If you have driven around Grenada County and the many communities that surround it, it’s quite possible that you’ve seen a Peacock high up in the sky.
Fortunately for one Grenada family, those sightings are not a rarity.
Walter Peacock has owned and operated Peacock’s Signs & Designs in Grenada for nearly five decades and work does not appear to be slowing down. What started out as a side job making personalized license plates to earn extra money in the early 70s, has grown into one of the county’s oldest and most successful black-owned businesses today.
From sign installation, relocation and repair for hometown restaurants, boutiques and shopping plazas to national restaurant and retail chain contracts, Peacock has done it all.
“Before I was in the sign business, I worked at Binswanger – they call it Trulite now,” the 70-year-old businessman said. “At the time that I worked out there, I was always doing little stuff for people like making personalized car tags.”
After five years on the job, the then 24-year-old Peacock was included in a company-wide layoff. With several years of experience with smaller side work, he began pondering the idea of starting his own business.

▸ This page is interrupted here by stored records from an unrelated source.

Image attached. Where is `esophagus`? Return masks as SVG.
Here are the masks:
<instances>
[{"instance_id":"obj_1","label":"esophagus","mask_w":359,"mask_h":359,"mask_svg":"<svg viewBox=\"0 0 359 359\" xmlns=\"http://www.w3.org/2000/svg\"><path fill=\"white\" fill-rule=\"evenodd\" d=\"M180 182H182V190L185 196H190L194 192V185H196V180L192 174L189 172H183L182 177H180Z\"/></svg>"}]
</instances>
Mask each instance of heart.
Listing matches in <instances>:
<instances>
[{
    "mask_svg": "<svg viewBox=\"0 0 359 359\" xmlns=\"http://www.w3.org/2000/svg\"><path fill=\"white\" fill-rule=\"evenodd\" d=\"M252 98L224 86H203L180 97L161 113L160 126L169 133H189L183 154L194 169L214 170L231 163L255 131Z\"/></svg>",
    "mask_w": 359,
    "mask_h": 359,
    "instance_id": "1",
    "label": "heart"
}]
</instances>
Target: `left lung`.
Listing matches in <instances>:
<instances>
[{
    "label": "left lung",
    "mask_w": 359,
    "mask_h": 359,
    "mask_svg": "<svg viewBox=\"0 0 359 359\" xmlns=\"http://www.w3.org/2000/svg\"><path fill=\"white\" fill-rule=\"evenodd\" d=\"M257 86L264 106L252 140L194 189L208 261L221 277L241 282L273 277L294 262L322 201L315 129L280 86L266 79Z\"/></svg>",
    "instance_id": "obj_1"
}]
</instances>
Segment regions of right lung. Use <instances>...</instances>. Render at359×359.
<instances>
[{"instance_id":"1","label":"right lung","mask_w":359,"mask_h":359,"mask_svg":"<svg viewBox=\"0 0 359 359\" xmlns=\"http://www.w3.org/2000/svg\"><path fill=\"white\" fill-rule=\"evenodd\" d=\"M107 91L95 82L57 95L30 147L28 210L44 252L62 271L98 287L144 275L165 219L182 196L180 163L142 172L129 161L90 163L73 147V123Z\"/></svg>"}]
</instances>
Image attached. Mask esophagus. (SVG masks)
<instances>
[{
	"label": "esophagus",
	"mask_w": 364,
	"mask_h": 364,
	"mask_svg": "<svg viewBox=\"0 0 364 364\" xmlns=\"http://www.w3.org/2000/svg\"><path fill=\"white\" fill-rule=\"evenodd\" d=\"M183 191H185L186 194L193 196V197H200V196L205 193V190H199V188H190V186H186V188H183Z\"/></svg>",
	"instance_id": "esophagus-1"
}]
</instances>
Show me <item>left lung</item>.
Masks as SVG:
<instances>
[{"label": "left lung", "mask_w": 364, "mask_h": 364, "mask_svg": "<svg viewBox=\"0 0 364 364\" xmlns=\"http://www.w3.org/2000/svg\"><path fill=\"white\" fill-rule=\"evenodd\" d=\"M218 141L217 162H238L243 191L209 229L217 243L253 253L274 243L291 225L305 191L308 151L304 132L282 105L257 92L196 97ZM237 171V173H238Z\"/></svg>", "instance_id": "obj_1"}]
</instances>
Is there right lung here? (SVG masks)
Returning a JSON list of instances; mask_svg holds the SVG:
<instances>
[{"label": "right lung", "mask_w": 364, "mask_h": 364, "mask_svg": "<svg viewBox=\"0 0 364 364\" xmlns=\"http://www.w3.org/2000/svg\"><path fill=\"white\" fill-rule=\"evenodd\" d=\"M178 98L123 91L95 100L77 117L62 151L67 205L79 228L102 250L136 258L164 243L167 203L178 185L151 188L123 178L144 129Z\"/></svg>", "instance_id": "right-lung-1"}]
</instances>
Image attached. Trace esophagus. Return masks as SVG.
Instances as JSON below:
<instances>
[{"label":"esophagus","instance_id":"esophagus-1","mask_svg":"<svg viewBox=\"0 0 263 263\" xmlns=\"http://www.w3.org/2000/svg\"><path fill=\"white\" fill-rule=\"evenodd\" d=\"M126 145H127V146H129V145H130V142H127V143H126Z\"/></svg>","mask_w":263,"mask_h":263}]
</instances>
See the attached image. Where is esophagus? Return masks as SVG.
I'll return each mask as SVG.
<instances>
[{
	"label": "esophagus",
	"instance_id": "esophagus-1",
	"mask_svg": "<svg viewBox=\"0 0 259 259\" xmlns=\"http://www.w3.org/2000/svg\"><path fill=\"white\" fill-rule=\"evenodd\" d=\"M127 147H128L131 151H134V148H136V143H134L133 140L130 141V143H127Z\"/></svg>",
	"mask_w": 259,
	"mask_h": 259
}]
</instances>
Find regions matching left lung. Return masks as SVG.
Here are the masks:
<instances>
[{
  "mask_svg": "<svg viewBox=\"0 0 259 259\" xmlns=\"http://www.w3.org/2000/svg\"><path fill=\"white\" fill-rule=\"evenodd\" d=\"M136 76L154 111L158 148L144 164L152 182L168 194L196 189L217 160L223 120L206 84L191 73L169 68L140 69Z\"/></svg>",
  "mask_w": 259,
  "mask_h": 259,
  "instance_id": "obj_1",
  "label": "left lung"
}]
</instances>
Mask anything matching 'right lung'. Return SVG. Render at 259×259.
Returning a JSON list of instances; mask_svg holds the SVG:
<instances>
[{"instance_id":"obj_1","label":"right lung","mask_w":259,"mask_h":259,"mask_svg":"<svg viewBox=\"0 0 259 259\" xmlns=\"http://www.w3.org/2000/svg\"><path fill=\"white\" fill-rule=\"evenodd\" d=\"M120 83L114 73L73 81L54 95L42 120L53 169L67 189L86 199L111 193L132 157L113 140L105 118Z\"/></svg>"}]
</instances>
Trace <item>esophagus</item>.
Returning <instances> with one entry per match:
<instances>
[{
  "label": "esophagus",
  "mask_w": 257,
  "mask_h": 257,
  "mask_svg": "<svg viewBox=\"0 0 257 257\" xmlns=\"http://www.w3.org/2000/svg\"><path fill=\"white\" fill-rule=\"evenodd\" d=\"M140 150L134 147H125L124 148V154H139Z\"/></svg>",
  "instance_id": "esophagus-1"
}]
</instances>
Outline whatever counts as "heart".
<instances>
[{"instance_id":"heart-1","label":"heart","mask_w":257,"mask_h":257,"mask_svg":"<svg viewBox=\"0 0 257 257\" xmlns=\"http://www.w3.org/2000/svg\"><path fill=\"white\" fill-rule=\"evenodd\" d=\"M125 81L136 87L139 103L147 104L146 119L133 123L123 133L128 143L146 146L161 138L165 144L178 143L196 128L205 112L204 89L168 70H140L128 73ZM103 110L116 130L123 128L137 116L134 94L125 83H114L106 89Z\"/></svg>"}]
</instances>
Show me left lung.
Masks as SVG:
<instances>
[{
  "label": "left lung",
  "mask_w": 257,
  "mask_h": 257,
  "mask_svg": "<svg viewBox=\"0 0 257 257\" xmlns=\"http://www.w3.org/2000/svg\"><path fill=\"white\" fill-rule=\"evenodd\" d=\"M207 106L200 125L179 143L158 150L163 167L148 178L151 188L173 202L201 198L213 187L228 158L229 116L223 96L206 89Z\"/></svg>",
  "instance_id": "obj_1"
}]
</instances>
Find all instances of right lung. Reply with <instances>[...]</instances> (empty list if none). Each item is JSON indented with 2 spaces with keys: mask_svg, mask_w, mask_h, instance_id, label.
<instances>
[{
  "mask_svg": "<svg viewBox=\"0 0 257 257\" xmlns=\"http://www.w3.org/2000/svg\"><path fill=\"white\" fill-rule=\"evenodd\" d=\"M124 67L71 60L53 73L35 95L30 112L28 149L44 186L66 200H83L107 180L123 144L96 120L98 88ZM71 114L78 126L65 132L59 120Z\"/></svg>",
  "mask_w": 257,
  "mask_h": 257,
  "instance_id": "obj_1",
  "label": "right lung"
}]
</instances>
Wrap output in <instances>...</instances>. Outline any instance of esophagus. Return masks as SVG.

“I have always been a pretty good artist and people kept calling me for smaller stuff, so I figured that I might as well try to go ahead and get in the sign business,” Peacock recalled. “I really don’t know how it all happened. I started small and it just grew from there.”
In 1976, Peacock’s Signs opened for business.
Over the past 46 years, Peacock has strived to build up his business with hard work and dedication. Today, now located at 16394 Hwy. 8, it has grown into one of the state’s common names in the sign business.
Now, with the help of two of his sons, Walter “Winston” Peacock Jr., 33, and Fred “Wesley” Peacock, 29, there is no job too big or small for Peacock’s Signs.
“We do a good bit of subcontracting side work for out-of-town companies and we also do a good bit of local stuff such as signs and parking lot lighting repair,” Walter Sr. said. “We do just about anything that deals with signs or lighting and electrical work. Grenada has been good to us.”
However, working out of town is not unusual.
“There are a lot of smaller towns that don’t have any sign companies at all like Winona, Calhoun City and Bruce,” Walter Sr. said.
The Peacock patriarch said that working with his sons is a lesson of give and take. Some days the trio doesn’t agree, but at the end of the day, they are always Peacocks.
“Overall it’s good,” Walter said of working with his sons. “Usually there is a pair of us doing something and the other one is on his own.”
Winston is the first to admit that when he first started working with his father, he was wrong most of the time.
“When I first started out, I was a lot younger and I thought it was a lot more difficult then because I was more hard-headed and didn’t know much,” he said. “Now that I’m older and have more experience, it’s a lot easier to work with him and it’s a lot more fun.”
Wesley agrees that the elder Peacock has the wisdom and leads them in the right direction.
“It’s fun, but just like anything else, you know, being with your family, when you have differences and stuff, it’s easier to get over it most times,” he said. “Being a younger person and working with somebody more mature and older than you, there’s going to be some conflict. The thing I can always say when I look back on it, he was right most of the time.”
As for making him proud: “That’s all we know how to do,” Winston said.
Walter Sr. continues to work today, but is slowly taking steps back to hand the business off to his sons. Keeping the legacy alive and making their father proud is No. 1 on their to-do list.
“I may be a little optimistic, but the way I look at it – see, when he started, there was only one of him – with both of us taking it just as serious as he did at that time, we can branch out and do two different things on the same day, which he couldn’t really do,” Wesley said.
Walter Sr. considers himself semi-retired today, but admitted that he still loves what he is doing.
“If I didn’t, I wouldn’t be doing it,” he concluded. “What keeps me going is trying to make sure these boys of mine are comfortable with handling the job and I think they are now. As far as I’m concerned, they’ve already taken over. I’m kind of a helper with them now.”